DIRECTIONS =
A – Which four reasons does the passage on explainability in misinformation detection give for why explainability is crucial? Give only their bolded-style names.
B – Could you retype the passage on explainability in misinformation detection from "Attention-based explanations: Attention" up to and including "user propagation patterns."?
C – How would the passage on explainability in misinformation detection go on from where it stops? Write the next part.

GIVEN PASSAGE =
•••••

Skip to content

Explainability in misinformation detection

Explainability (or interpretability) refers to the ability to understand why a machine learning model makes a particular prediction. In the context of misinformation detection, explainability is crucial for:

  • Trust and deployment: Content moderators and platform operators need to understand which signals triggered a misinformation flag before acting on it
  • Debugging and validation: Identifying whether a model relies on spurious features (e.g., source URL patterns) vs. genuine veracity signals
  • Regulatory compliance: Increasingly, platforms must explain content moderation decisions to users and regulators
  • Discovering new detection signals: Interpretable models can reveal which linguistic, structural, or behavioral patterns are most predictive

Approaches to explainability

Attention-based explanations: Attention weights in neural networks can highlight which input elements (words, users, images) the model focused on. Models like dEFEND and GCAN use co-attention mechanisms to show which source tweet words correspond to which user propagation patterns.

•••••

(Spatial grounding data)
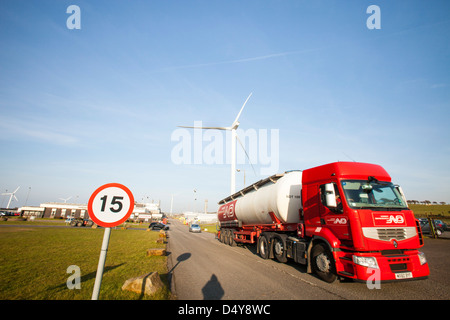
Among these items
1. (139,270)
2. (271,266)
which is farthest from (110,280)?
(271,266)

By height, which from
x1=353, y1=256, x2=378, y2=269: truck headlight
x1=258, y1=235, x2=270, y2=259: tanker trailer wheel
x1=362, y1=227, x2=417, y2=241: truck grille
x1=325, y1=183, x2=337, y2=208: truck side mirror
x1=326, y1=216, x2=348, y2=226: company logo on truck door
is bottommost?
x1=258, y1=235, x2=270, y2=259: tanker trailer wheel

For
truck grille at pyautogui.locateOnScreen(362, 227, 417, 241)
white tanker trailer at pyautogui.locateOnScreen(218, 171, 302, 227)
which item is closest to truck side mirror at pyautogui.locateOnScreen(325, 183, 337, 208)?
truck grille at pyautogui.locateOnScreen(362, 227, 417, 241)

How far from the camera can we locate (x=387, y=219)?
20.2ft

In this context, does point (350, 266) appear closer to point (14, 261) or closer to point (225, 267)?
point (225, 267)

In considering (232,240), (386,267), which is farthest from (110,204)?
(232,240)

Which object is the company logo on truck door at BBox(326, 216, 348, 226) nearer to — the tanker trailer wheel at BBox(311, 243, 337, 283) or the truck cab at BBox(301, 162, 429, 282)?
the truck cab at BBox(301, 162, 429, 282)

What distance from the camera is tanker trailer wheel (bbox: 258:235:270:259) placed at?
11.0 metres

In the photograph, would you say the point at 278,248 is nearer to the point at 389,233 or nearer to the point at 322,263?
the point at 322,263

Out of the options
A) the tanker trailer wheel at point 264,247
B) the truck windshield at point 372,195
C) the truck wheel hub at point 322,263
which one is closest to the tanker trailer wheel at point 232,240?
the tanker trailer wheel at point 264,247

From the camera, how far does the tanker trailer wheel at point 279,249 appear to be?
31.3 feet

•••••

ANSWERS TO THE TASKS =
A –
Trust and deployment
Debugging and validation
Regulatory compliance
Discovering new detection signals

B –
Attention-based explanations: Attention weights in neural networks can highlight which input elements (words, users, images) the model focused on. Models like dEFEND and GCAN use co-attention mechanisms to show which source tweet words correspond to which user propagation patterns.

C –
Gradient-based methods: Saliency maps and integrated gradients show which input features most influence the output by computing gradients with respect to the prediction.

Post-hoc interpretation: Methods like LIME (Local Interpretable Model-agnostic Explanations) and SHAP (SHapley Additive exPlanations) explain individual predictions by fitting interpretable surrogate models around specific examples.

Feature importance: Simpler statistical models (e.g., logistic regression with engineered features) provide direct interpretability: each feature has a coefficient indicating its contribution.

Explainability vs. accuracy trade-off

One of the key challenges is the trade-off between model accuracy and explainability: - Interpretable models (decision trees, logistic regression) are easier to explain but often achieve lower accuracy - Black-box models (deep neural networks, ensembles) often achieve higher accuracy but are harder to interpret - Neural attention mechanisms partially bridge this gap: they add interpretability to deep models without dramatic accuracy loss

Explainability in graph neural networks

A Comprehensive Survey on Trustworthy Graph Neural Networks: Privacy, Robustness, Fairness, and Explainability surveys explainability methods for graph neural networks including saliency-based approaches (feature importance), example-based methods (prototype selection), and model-based approaches (attention mechanisms, decomposition).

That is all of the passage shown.